**Prompt**:
Produce an exact transcription of the data, with the images left out.

**Information supplied**:
########################################
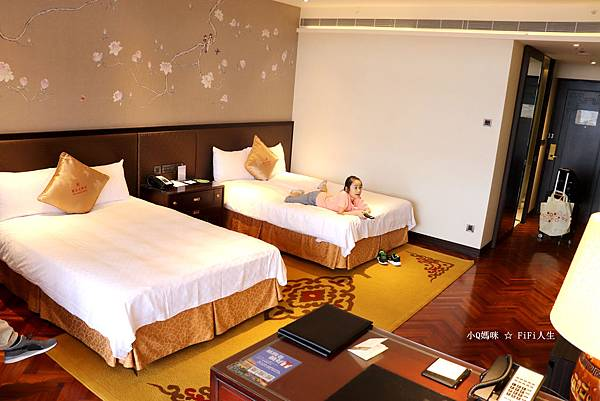 圓山飯店天際飯店108.jpg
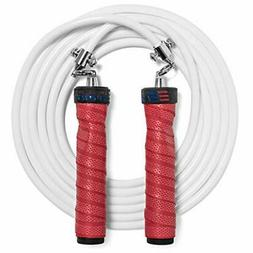 Embracing Sport Challenger Weighted Jump Rope for Men &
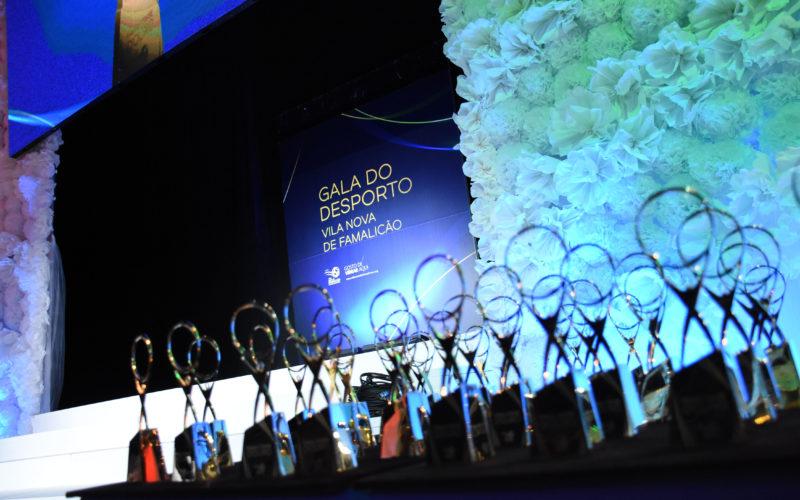 Excelência | Gala do Desporto famalicense já tem nomeados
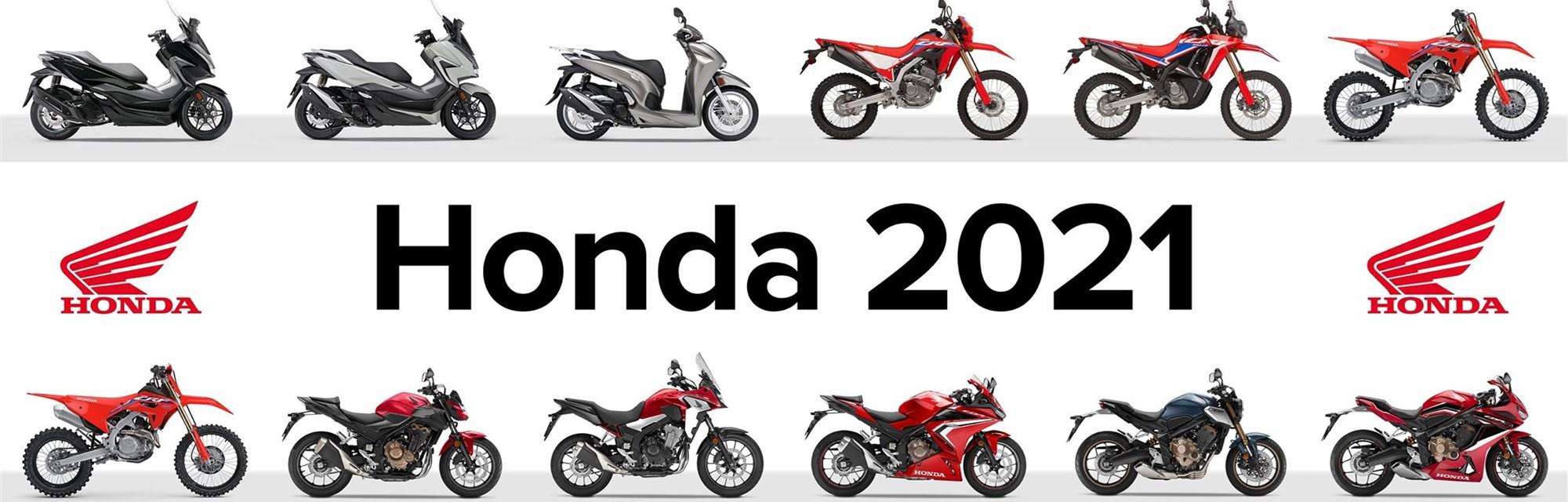 Honda Preisliste 2021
########################################
**Output**:
 圓山飯店天際飯店108.jpg
 Embracing Sport Challenger Weighted Jump Rope for Men &
 Excelência | Gala do Desporto famalicense já tem nomeados
 Honda Preisliste 2021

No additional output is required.